» **Assigned task**: Make an exact copy of the listing below. Pictures stay out of it.

» **Data records**:
____

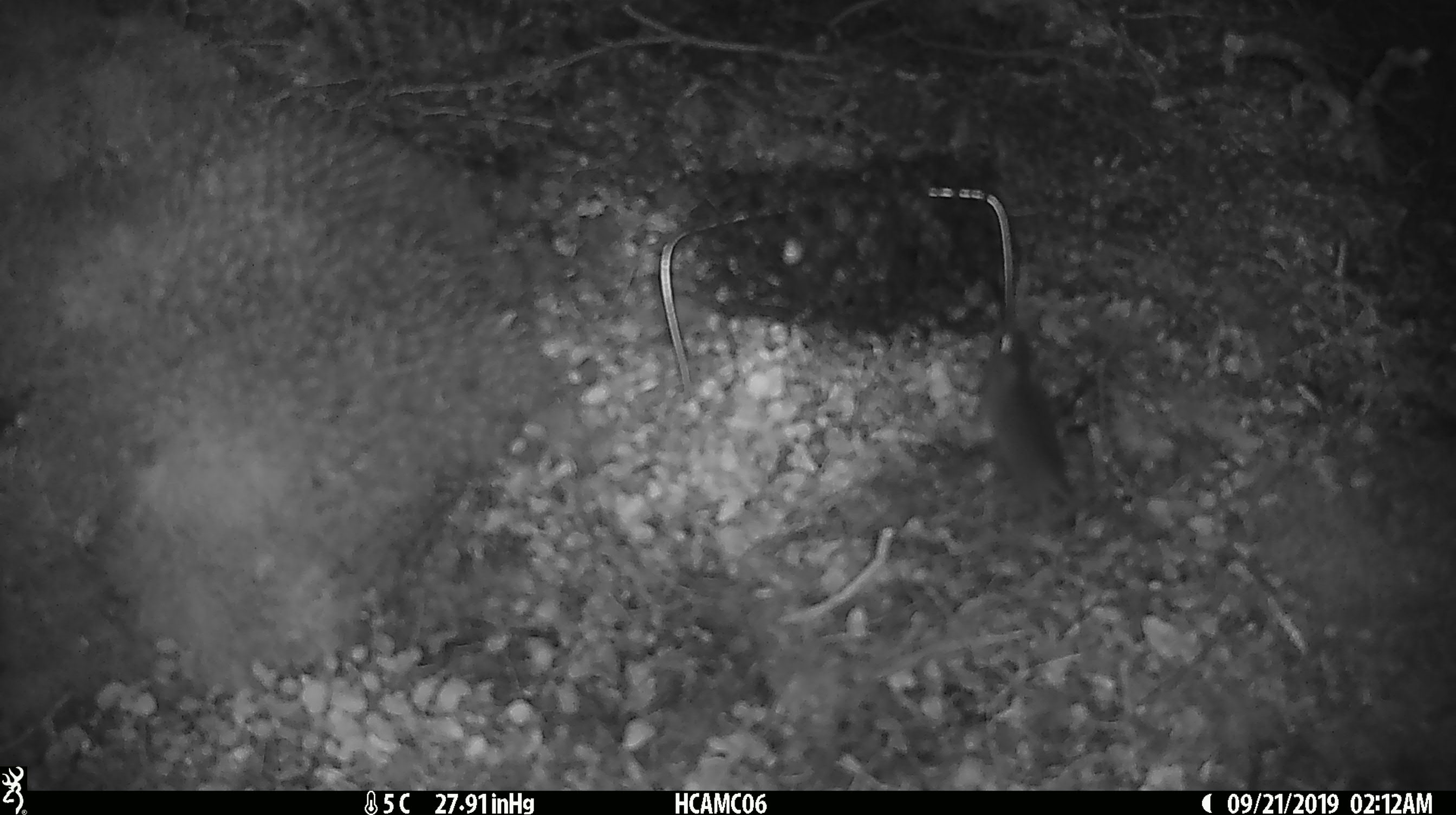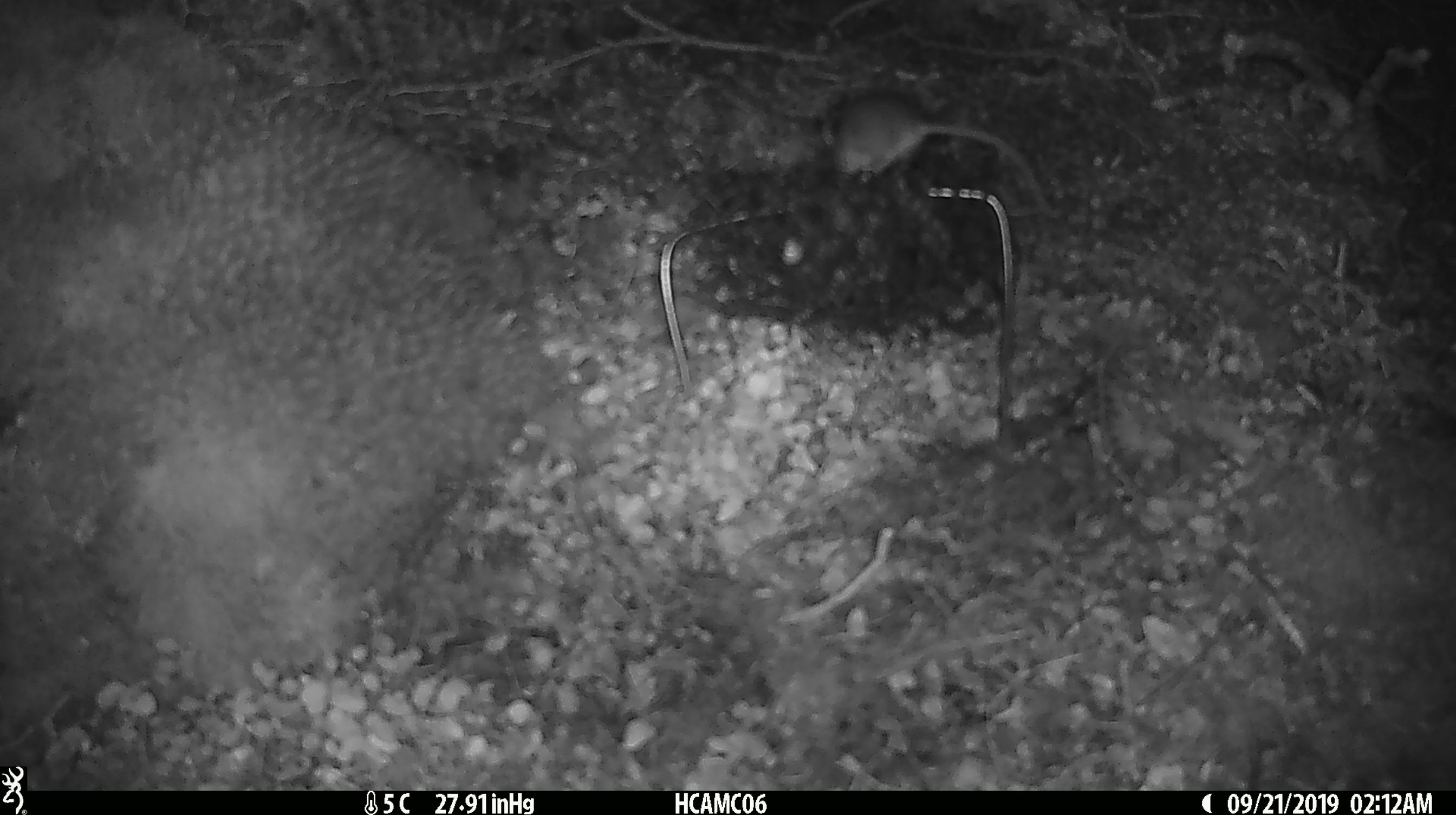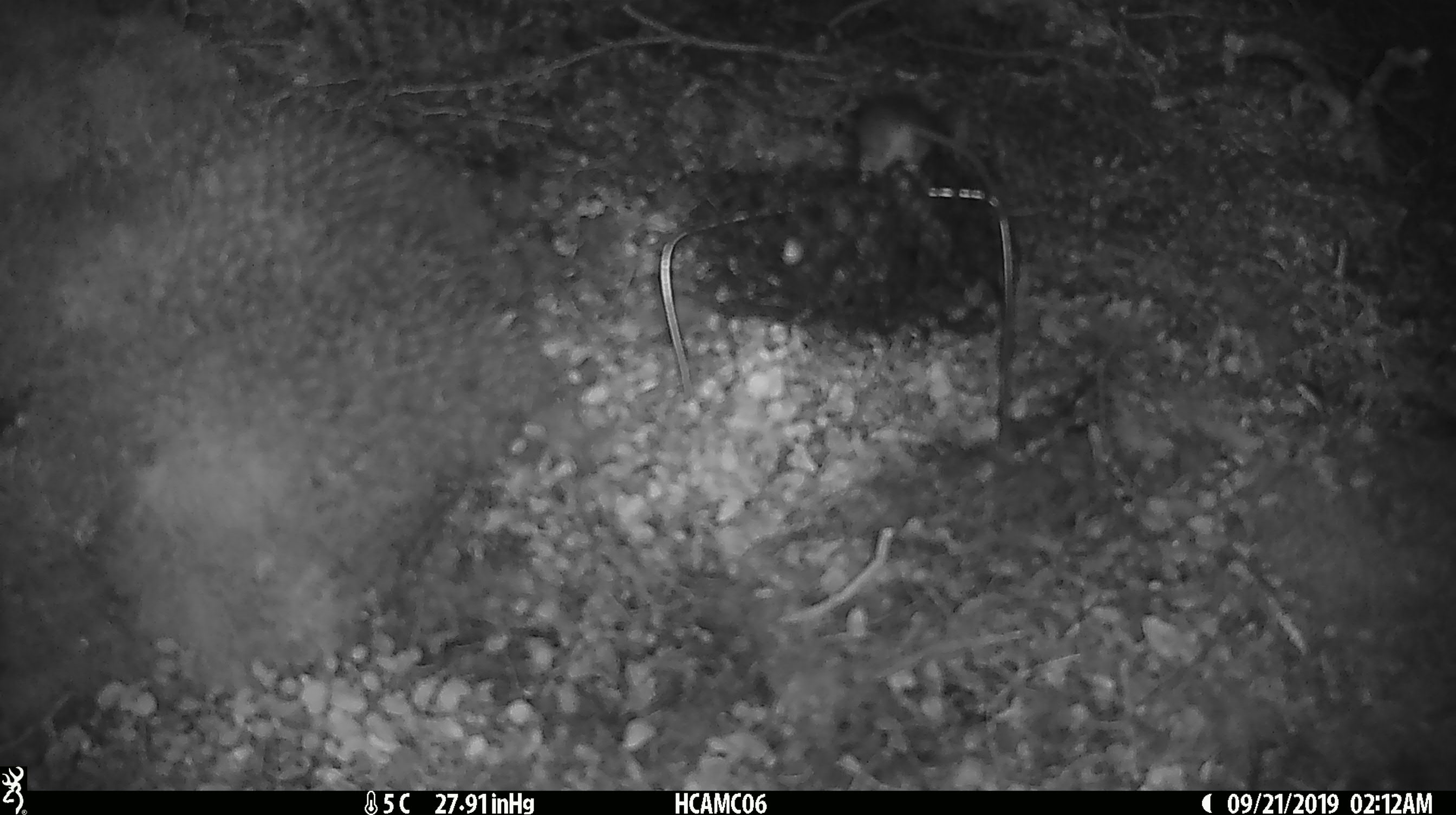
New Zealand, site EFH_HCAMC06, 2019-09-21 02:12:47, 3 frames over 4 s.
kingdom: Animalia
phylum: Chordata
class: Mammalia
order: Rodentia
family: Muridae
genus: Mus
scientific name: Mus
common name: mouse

____

» **Task output**:
New Zealand, site EFH_HCAMC06, 2019-09-21 02:12:47, 3 frames over 4 s.
kingdom: Animalia
phylum: Chordata
class: Mammalia
order: Rodentia
family: Muridae
genus: Mus
scientific name: Mus
common name: mouse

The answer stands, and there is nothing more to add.